***** Source records *****

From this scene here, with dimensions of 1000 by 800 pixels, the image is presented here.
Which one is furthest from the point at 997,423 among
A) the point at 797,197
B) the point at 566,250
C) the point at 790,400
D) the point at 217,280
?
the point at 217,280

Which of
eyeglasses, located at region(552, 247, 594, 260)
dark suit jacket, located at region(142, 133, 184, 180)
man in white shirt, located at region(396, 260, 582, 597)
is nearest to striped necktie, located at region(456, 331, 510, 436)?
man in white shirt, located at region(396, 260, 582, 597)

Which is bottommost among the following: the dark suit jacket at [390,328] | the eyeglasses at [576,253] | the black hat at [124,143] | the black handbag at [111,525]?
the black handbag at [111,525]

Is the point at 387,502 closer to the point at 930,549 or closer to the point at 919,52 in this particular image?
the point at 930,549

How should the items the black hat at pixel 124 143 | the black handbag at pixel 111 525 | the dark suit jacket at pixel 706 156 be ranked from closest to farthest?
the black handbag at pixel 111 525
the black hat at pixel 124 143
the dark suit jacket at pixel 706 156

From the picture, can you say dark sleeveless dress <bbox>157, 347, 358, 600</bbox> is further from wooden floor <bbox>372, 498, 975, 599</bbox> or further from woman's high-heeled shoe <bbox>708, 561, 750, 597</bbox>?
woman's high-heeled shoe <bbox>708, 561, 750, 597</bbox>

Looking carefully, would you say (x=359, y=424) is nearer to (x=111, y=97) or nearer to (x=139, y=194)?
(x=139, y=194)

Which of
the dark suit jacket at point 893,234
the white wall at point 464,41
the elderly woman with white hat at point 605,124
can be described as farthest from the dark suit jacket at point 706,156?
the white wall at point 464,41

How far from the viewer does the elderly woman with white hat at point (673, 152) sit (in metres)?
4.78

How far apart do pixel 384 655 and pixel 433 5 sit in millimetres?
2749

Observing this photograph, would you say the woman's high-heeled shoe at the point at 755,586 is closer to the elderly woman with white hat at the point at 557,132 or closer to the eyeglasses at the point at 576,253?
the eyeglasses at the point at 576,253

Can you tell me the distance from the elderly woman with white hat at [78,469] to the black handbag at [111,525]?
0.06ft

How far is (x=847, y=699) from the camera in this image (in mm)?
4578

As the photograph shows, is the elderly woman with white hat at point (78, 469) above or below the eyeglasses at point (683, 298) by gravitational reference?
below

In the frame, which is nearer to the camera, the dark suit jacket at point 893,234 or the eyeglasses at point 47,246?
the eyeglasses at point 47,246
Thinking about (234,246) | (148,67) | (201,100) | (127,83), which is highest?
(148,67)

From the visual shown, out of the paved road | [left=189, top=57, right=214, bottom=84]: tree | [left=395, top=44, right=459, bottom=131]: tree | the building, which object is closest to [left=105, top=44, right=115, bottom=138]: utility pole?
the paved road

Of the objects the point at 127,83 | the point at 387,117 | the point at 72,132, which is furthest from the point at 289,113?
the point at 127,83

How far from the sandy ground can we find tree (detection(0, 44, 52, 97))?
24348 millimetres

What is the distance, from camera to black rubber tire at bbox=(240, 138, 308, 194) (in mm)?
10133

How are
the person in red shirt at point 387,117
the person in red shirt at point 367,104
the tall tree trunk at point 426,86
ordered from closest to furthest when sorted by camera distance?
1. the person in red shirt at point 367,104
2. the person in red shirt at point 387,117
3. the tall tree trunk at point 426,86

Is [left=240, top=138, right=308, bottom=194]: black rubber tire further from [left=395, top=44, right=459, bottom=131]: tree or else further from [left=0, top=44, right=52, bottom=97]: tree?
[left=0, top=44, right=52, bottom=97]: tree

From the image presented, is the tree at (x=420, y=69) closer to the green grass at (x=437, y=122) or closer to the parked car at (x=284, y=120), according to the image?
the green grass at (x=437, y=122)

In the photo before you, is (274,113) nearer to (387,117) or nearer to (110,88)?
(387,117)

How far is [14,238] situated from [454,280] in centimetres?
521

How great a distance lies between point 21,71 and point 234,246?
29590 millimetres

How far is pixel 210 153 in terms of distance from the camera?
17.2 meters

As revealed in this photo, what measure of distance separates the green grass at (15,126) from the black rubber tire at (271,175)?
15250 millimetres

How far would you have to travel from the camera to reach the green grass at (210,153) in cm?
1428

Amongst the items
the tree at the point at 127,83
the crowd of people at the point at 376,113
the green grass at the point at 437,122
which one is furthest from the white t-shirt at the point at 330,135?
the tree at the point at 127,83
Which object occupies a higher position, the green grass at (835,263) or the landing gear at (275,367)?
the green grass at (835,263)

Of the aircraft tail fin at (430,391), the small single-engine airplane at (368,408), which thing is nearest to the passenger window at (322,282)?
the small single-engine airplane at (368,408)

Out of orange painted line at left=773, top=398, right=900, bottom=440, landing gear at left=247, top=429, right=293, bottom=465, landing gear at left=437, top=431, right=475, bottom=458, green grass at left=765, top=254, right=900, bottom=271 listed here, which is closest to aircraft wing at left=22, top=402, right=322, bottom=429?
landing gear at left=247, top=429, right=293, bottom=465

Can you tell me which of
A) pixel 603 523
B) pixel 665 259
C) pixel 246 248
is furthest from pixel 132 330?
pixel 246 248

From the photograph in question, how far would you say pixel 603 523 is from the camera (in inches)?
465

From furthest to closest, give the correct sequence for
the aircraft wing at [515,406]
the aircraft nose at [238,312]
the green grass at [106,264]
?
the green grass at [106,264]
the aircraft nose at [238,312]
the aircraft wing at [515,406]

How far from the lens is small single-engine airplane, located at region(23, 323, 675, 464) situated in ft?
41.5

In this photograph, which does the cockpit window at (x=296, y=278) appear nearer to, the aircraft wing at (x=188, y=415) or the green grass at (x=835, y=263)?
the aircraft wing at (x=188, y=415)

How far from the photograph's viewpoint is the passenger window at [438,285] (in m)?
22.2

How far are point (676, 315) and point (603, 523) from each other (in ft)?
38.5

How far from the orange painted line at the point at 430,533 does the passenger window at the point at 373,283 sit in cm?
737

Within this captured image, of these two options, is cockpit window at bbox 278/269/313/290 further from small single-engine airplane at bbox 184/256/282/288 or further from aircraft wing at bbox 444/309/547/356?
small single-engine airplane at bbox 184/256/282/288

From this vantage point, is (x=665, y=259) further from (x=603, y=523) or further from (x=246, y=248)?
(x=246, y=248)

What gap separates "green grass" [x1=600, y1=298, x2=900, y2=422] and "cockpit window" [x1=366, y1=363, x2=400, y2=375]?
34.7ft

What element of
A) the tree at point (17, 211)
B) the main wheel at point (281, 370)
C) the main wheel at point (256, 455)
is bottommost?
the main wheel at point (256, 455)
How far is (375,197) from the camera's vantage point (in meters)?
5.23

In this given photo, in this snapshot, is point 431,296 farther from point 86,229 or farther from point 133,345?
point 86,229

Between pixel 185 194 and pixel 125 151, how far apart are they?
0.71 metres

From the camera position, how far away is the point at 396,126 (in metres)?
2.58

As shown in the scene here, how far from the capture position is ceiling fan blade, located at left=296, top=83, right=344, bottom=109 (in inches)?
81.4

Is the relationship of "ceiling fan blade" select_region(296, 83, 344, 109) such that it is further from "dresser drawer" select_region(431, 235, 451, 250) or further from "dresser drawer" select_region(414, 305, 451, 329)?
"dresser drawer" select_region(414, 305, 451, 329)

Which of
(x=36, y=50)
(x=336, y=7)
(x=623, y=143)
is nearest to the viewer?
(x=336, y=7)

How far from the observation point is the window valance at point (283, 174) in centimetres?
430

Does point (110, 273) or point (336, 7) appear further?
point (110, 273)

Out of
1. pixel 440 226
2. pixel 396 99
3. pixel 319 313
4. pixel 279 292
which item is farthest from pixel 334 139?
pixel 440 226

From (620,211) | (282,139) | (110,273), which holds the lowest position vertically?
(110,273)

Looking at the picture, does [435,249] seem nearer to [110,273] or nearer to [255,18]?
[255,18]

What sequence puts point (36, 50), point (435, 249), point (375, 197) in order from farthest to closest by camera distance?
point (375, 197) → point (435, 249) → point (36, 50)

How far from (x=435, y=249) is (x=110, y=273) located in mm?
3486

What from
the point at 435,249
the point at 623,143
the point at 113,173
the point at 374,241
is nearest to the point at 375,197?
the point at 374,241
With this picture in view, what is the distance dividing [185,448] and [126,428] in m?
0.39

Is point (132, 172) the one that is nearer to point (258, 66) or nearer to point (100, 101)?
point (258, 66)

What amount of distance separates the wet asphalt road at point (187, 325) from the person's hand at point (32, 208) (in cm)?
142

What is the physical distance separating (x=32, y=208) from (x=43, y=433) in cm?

*****

Rewrite the rows from the line containing "What sequence puts" through the end of the rows, changing "wet asphalt road" to "paved road" and leaving everything else as it is.

What sequence puts point (36, 50), point (435, 249), point (375, 197) in order from farthest to closest by camera distance?
point (375, 197) → point (435, 249) → point (36, 50)

How far from (x=435, y=249) is (x=110, y=273) located in mm?
3486

What from
the point at 435,249
the point at 623,143
the point at 113,173
the point at 374,241
is nearest to the point at 375,197?
the point at 374,241
With this picture in view, what is the distance dividing [185,448] and [126,428] in m?
0.39

Is point (132, 172) the one that is nearer to point (258, 66) or nearer to point (100, 101)?
point (258, 66)

What amount of distance separates the paved road at point (187, 325) from the person's hand at point (32, 208) (in cm)?
142

What is the physical distance separating (x=32, y=208) from (x=43, y=433) in cm?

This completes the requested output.